(Spatial question entries)
■ ■ ■ ■

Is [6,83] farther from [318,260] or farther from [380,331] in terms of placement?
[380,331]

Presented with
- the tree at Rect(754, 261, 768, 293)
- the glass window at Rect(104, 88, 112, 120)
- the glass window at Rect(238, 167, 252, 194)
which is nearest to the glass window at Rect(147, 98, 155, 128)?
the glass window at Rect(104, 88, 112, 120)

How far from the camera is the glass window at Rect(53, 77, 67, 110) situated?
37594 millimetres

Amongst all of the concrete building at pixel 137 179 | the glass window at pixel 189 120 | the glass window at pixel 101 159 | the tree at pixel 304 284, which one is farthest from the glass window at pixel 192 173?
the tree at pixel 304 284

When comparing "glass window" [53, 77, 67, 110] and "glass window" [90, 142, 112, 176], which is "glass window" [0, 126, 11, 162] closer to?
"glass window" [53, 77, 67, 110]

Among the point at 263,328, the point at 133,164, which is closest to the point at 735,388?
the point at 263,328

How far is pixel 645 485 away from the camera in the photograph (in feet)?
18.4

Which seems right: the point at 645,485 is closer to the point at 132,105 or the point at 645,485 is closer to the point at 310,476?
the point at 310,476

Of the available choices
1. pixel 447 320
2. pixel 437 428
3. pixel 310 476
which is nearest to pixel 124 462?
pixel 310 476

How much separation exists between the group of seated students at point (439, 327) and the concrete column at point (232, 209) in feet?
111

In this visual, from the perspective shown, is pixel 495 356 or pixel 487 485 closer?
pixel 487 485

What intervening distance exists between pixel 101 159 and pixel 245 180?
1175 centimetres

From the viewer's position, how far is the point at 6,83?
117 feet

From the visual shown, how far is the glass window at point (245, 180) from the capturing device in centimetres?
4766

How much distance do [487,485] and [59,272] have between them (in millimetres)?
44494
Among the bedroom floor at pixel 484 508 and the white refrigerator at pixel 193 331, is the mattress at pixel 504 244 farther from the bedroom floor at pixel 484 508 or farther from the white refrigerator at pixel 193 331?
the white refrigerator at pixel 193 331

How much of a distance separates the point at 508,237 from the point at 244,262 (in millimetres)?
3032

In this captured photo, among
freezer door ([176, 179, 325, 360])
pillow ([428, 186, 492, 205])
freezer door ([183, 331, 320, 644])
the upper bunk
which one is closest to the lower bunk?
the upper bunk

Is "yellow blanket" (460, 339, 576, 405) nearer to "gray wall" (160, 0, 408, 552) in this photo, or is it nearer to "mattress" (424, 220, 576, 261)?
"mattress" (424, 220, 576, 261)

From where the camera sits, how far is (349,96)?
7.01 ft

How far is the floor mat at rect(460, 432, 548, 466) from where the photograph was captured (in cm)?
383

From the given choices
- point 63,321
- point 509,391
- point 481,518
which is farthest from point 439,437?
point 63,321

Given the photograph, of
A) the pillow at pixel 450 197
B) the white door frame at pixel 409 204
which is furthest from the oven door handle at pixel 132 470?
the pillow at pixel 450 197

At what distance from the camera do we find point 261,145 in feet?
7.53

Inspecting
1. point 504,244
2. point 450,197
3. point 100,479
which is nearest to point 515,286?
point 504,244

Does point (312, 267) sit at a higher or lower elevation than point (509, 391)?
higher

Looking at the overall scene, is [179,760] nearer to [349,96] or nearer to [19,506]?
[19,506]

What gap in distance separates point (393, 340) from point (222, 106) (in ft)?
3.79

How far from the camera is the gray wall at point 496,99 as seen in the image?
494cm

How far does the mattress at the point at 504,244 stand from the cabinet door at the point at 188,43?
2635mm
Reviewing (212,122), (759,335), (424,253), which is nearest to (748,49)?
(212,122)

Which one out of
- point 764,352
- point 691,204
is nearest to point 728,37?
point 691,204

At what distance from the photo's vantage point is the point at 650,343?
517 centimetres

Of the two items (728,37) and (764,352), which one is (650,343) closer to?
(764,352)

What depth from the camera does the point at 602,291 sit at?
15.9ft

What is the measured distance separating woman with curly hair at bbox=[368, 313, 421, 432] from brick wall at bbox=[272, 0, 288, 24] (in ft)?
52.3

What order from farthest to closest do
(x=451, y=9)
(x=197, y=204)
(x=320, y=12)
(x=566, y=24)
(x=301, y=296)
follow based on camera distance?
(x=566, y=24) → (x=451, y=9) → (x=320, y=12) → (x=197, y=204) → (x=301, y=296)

■ ■ ■ ■

### [Short problem]
Every record above needs to be repeated word for word.

### [Full solution]
Is [6,83] farther from [318,260] or farther from [380,331] in terms of placement?
[380,331]

Presented with
- the tree at Rect(754, 261, 768, 293)
- the glass window at Rect(104, 88, 112, 120)
- the glass window at Rect(238, 167, 252, 194)
which is nearest to the glass window at Rect(147, 98, 155, 128)?
the glass window at Rect(104, 88, 112, 120)

How far from the camera is the glass window at Rect(53, 77, 67, 110) situated?
37594 millimetres

Amongst all of the concrete building at pixel 137 179 | the glass window at pixel 189 120 | the glass window at pixel 101 159 | the tree at pixel 304 284, which one is farthest from the glass window at pixel 192 173?
the tree at pixel 304 284

When comparing "glass window" [53, 77, 67, 110] and "glass window" [90, 142, 112, 176], which is "glass window" [0, 126, 11, 162] closer to?
"glass window" [53, 77, 67, 110]

Among the point at 263,328, the point at 133,164, which is closest to the point at 735,388?
the point at 263,328

How far is pixel 645 485 away from the camera in the photograph (in feet)?
18.4

Which seems right: the point at 645,485 is closer to the point at 132,105 or the point at 645,485 is closer to the point at 310,476?
the point at 310,476

Of the available choices
1. pixel 447 320
2. pixel 437 428
3. pixel 310 476
which is nearest to pixel 124 462?
pixel 310 476

How much separation exists between the group of seated students at point (439, 327) and the concrete column at point (232, 209) in feet?
111

In this visual, from the perspective shown, is pixel 495 356 or pixel 487 485 closer?
pixel 487 485

What intervening distance exists between pixel 101 159 and pixel 245 180?
1175 centimetres

From the viewer's position, how far is the point at 6,83?
117 feet

From the visual shown, how far is the glass window at point (245, 180) from the capturing device in centimetres?
4766

How much distance do [487,485] and [59,272] have between them (in millimetres)?
44494
Among the bedroom floor at pixel 484 508 and the white refrigerator at pixel 193 331, is the mattress at pixel 504 244 farther from the bedroom floor at pixel 484 508 or farther from the white refrigerator at pixel 193 331?
the white refrigerator at pixel 193 331

How much of a distance separates the point at 508,237 from the point at 244,262 (in millimetres)?
3032

In this captured photo, among
freezer door ([176, 179, 325, 360])
pillow ([428, 186, 492, 205])
freezer door ([183, 331, 320, 644])
the upper bunk
which one is closest to the lower bunk?
the upper bunk

Is "yellow blanket" (460, 339, 576, 405) nearer to "gray wall" (160, 0, 408, 552) in this photo, or is it nearer to "mattress" (424, 220, 576, 261)?
"mattress" (424, 220, 576, 261)

From where the camera sits, how far is (349,96)?
7.01 ft

How far is the floor mat at rect(460, 432, 548, 466) from where the photograph was captured (in cm)?
383

From the given choices
- point 63,321
- point 509,391
- point 481,518
which is farthest from point 439,437?
point 63,321

Given the photograph, of
A) the pillow at pixel 450 197
B) the white door frame at pixel 409 204
which is furthest from the oven door handle at pixel 132 470?
the pillow at pixel 450 197

At what distance from the camera do we find point 261,145 in feet?
7.53

Inspecting
1. point 504,244
2. point 450,197
3. point 100,479
which is nearest to point 515,286?
point 504,244

Does point (312, 267) sit at a higher or lower elevation than point (509, 391)?
higher

Looking at the overall scene, is [179,760] nearer to [349,96] or nearer to [19,506]?
[19,506]

What gap in distance separates point (393, 340) from point (222, 106) (in ft)?
3.79

How far from the camera is the gray wall at point 496,99 as seen in the image?
494cm

How far does the mattress at the point at 504,244 stand from the cabinet door at the point at 188,43?
2635mm
Reviewing (212,122), (759,335), (424,253), which is nearest to (748,49)?
(212,122)

Which one out of
- point 764,352
- point 691,204
is nearest to point 728,37?
point 691,204

At what distance from the photo's vantage point is the point at 650,343?
517 centimetres

Of the two items (728,37) and (764,352), which one is (650,343) closer to?
(764,352)

What depth from the camera does the point at 602,291 sit at?
15.9ft

What is the measured distance separating woman with curly hair at bbox=[368, 313, 421, 432] from brick wall at bbox=[272, 0, 288, 24] (in ft)?
52.3

What order from farthest to closest do
(x=451, y=9)
(x=197, y=204)
(x=320, y=12)
(x=566, y=24)
(x=301, y=296)
follow based on camera distance?
(x=566, y=24) → (x=451, y=9) → (x=320, y=12) → (x=197, y=204) → (x=301, y=296)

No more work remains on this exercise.